Knowing that you have gone through trauma frightens many people because they believe that it is something that they will have to live with all their lives, but there are multiple ways to overcome your trauma.

However, many people are trapped in their trauma for longer than they need because of cognitive bypassing. We're exploring exactly what that means.

What Is Cognitive Bypassing



If you are in therapy or even if you have simply spoken to your friends or family about some trauma you are going through, you will know that most people's immediate response to uncomfortable situations is to think positively, and it will all work out.


Having a positive mindset is incredibly important, but having a positive mindset does not negate the fact that you have been through trauma that has changed your brain functions. Positive thoughts will not cast your trauma out, and you are still likely to be triggered by certain things.



The idea of having a positive mindset and thinking positively about your trauma is called cognitive bypassing. It explains how people try to cast the bad thoughts out of their heads to feel good about themselves without addressing the issues at hand.

What Does It Mean For Me




If you have been taught to bypass cognitively, it is likely that you feel great a lot of the time and when you are in a safe place because there is nothing around to trigger you, but as soon as you are faced with a trigger, you will begin to feel uncomfortable.

This is because you have taught your brain that you can relax in certain situations and that there is nothing to worry about most of the time, but when certain situations come up, you are no longer safe, and your traumas resurface.



The only way to overcome this is to embrace the feelings in the body that the trauma causes and move through them as many times as you need to until it no longer affects you in the way that it used to.
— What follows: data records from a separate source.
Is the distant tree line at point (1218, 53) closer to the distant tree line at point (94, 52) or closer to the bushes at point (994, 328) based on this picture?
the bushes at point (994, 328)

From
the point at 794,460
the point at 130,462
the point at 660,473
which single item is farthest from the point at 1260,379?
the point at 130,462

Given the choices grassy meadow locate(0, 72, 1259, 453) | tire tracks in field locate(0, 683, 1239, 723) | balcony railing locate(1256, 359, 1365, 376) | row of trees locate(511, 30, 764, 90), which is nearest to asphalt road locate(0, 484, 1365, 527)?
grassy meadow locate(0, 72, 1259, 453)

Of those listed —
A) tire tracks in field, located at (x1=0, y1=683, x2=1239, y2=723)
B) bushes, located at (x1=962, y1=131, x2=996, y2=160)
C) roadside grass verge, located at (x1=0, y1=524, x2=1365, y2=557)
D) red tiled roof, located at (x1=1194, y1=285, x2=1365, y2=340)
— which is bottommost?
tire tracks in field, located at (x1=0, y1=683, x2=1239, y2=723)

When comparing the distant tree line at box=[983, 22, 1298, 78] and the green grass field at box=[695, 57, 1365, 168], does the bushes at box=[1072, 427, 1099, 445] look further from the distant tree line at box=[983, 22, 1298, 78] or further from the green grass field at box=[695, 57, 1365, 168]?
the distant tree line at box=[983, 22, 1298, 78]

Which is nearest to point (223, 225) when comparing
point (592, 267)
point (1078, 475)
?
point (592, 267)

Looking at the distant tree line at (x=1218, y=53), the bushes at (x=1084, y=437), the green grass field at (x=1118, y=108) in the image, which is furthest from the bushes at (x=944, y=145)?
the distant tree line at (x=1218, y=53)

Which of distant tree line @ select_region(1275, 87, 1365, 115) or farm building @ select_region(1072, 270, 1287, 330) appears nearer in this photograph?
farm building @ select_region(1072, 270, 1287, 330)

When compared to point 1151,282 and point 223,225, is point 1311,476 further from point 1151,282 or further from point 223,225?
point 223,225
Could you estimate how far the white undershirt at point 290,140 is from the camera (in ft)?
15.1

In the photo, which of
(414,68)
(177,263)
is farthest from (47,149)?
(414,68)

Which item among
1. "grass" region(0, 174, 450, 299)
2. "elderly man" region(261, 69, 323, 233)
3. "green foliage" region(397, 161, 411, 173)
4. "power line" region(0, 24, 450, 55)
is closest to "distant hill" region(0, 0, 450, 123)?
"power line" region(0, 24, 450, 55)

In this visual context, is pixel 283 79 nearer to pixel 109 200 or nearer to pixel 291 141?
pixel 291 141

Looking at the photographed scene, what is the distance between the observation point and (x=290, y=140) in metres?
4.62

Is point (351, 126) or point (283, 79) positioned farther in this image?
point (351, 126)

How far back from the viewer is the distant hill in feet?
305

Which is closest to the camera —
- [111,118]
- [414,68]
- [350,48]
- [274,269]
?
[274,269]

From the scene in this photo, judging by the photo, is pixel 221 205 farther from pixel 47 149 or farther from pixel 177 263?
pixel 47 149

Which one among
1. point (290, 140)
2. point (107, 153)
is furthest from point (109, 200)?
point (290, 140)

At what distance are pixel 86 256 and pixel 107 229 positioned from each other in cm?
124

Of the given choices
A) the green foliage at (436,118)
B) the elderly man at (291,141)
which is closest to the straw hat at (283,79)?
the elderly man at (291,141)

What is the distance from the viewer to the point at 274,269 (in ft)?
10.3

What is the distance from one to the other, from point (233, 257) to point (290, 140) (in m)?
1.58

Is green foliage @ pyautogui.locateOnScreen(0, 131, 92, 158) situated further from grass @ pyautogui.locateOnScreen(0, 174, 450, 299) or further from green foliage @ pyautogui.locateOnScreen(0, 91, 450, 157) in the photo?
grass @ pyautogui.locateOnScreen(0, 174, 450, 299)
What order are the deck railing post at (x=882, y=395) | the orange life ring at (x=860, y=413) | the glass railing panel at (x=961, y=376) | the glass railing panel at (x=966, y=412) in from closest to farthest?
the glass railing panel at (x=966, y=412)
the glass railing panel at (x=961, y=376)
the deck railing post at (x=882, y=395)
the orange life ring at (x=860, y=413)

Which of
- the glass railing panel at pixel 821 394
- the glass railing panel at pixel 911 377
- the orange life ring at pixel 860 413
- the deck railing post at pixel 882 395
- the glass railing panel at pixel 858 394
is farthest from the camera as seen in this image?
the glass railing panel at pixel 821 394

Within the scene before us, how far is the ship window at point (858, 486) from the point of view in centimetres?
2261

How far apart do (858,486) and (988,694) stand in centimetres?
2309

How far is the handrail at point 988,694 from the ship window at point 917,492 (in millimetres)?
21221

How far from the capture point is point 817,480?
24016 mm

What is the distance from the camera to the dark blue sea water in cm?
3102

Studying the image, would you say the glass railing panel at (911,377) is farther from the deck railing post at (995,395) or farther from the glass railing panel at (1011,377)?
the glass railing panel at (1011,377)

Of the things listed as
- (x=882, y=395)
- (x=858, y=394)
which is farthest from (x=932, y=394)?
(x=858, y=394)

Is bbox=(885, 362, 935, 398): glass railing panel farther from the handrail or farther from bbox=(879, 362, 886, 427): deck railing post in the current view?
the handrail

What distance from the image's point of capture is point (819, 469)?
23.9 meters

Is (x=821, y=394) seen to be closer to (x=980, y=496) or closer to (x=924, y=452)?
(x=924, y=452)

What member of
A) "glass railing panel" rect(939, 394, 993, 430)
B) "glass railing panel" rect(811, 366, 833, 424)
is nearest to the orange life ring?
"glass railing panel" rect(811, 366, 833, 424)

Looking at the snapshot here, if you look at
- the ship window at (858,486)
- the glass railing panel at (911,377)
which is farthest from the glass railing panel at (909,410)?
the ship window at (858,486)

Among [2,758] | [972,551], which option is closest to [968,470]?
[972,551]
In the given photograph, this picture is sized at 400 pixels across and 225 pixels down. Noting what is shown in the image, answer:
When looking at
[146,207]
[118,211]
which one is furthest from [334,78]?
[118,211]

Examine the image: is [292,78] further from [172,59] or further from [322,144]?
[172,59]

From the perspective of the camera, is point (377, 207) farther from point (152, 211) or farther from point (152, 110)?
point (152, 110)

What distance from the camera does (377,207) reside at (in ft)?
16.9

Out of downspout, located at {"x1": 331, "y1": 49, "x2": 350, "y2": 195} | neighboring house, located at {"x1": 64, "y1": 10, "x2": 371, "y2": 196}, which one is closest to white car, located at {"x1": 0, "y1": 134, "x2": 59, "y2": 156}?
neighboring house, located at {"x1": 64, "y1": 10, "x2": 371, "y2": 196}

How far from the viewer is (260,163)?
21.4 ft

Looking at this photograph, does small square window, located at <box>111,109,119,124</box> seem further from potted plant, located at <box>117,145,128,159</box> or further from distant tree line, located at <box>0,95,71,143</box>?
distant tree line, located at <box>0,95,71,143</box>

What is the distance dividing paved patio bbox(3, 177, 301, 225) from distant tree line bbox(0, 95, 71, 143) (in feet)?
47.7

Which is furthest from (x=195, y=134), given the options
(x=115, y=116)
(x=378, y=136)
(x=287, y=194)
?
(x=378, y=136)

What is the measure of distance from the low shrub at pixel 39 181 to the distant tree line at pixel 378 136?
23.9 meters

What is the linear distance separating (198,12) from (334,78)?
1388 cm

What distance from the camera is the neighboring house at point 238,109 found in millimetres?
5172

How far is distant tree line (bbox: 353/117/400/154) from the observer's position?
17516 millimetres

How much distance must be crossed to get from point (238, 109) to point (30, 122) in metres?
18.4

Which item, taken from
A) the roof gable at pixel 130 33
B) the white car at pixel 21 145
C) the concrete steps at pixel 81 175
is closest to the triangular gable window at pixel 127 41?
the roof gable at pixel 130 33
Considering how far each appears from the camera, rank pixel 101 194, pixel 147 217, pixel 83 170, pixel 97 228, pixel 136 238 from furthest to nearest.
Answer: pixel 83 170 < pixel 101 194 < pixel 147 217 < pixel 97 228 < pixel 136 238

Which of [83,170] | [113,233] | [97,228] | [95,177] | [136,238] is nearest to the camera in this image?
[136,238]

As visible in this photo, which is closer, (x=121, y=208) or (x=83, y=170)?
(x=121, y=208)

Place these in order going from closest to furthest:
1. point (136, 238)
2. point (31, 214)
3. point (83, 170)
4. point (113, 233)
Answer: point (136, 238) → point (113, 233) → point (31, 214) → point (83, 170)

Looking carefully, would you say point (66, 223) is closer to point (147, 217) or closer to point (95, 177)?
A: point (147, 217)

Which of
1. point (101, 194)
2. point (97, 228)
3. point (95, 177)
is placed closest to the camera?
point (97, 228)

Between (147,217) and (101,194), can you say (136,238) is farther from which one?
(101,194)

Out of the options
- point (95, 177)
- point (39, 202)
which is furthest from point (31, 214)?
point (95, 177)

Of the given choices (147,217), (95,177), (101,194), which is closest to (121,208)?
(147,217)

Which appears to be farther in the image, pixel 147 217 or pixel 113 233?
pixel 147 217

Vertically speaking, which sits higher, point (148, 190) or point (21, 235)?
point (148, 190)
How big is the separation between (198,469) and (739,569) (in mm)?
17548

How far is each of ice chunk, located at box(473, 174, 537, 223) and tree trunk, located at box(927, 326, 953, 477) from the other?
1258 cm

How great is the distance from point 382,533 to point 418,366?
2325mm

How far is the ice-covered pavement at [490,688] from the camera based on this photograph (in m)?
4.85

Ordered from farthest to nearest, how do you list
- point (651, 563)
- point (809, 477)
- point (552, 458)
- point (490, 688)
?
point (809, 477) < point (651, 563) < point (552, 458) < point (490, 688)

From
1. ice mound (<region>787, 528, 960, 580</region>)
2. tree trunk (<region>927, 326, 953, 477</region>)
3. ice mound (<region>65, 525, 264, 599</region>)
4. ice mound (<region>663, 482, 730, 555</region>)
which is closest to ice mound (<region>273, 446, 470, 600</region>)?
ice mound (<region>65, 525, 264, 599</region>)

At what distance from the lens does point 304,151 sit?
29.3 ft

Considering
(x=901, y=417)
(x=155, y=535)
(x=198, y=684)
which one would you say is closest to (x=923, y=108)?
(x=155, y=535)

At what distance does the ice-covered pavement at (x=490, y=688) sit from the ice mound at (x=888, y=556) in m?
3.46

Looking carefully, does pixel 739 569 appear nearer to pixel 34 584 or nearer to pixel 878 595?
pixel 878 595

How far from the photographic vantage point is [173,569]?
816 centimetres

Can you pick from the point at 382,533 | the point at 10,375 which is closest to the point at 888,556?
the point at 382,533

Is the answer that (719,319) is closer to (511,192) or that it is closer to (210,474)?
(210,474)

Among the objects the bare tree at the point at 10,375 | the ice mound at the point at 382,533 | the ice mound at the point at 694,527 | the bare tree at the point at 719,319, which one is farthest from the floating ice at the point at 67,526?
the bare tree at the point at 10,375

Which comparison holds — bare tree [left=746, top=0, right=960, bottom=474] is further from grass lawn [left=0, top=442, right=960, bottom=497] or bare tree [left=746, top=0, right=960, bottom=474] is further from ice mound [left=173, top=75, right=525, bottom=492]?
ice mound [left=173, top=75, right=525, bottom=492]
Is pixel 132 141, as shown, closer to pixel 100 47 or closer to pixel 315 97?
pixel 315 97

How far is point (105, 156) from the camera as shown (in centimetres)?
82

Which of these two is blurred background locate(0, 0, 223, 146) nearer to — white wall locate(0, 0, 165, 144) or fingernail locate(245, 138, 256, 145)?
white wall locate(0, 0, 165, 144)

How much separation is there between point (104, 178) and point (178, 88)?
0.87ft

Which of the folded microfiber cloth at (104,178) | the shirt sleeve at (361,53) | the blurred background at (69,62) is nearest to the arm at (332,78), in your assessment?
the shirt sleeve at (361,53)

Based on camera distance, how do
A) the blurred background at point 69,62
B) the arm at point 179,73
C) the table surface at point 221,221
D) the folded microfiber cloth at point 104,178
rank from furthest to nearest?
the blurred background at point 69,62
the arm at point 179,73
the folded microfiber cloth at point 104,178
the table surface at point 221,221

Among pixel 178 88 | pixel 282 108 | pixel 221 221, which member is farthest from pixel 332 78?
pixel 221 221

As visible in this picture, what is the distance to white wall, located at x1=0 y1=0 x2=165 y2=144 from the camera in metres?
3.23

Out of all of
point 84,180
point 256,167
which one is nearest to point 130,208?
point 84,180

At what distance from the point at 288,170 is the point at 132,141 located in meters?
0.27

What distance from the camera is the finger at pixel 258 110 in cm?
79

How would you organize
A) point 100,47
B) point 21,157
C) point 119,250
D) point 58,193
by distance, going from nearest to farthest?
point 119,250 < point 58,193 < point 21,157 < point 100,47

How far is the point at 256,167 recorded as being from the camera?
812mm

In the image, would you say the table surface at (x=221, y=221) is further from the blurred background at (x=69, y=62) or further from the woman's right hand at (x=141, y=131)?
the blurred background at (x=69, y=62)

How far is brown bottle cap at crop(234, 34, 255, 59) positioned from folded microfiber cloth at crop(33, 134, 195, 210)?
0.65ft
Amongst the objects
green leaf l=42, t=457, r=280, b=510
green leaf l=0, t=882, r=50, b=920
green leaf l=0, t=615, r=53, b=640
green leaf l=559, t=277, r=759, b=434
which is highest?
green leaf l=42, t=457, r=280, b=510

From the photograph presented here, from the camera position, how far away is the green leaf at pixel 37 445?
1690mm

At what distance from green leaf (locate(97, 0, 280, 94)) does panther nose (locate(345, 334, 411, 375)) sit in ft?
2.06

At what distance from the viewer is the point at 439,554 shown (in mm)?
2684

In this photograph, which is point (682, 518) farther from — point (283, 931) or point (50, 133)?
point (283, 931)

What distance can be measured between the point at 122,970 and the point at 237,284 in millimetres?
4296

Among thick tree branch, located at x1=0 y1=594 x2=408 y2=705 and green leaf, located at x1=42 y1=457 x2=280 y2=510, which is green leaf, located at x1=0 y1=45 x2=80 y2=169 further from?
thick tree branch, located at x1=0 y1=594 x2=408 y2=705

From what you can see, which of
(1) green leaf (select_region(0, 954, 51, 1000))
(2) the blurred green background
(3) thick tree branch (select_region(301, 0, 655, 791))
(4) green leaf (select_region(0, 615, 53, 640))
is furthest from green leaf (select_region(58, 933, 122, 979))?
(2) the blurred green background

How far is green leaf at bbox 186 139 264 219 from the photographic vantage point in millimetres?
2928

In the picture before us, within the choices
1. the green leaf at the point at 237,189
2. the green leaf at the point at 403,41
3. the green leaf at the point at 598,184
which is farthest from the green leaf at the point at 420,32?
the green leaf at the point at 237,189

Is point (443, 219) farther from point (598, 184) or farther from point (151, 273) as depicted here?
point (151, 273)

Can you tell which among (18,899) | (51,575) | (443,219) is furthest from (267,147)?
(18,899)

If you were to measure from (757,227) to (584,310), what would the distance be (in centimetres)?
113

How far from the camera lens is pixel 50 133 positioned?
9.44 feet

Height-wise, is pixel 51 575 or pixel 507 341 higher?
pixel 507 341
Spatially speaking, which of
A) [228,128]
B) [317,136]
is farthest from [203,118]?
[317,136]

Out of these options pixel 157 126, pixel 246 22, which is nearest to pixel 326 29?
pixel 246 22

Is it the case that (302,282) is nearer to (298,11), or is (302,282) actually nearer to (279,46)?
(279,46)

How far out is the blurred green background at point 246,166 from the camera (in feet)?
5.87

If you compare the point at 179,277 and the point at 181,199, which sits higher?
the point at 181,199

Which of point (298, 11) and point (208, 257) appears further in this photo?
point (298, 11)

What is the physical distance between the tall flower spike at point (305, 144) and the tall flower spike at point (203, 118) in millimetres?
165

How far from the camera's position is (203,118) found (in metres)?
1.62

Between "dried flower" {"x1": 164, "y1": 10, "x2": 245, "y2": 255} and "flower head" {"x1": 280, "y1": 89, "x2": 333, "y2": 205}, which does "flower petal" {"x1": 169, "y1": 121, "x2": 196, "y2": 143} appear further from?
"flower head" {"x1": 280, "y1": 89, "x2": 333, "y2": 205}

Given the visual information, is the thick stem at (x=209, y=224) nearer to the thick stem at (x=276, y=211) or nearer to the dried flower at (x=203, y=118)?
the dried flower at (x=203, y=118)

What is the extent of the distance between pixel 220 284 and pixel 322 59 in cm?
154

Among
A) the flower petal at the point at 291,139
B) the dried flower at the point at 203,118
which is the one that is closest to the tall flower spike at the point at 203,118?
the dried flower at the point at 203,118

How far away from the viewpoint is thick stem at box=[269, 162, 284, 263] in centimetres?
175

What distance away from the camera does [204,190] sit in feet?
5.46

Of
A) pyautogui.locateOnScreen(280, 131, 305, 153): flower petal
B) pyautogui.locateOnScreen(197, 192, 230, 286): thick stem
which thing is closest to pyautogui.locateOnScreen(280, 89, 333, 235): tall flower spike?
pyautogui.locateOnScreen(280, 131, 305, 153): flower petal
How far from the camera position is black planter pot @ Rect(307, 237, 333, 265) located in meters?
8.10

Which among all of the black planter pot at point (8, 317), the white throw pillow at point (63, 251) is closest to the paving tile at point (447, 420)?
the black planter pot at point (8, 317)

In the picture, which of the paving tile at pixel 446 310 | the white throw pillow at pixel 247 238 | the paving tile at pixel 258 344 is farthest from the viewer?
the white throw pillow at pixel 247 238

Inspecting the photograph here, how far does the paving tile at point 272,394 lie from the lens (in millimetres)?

It will be uncomfortable each time you feel the trauma in your body, and it will take a lot out of you to move through it, but when you have done it enough, you will have wired your brain to know that you are safe in every situation.

Bottom Line



If you have been cognitively bypassing your trauma, you will have found a short-term solution that works for you and that is comfortable to both your body and your mind, but long term, it might be counterintuitive.

Try to bypass less cognitively, and eventually, you will be able to feel every emotion and feeling that your trauma brings to you and move through it so that you heal correctly.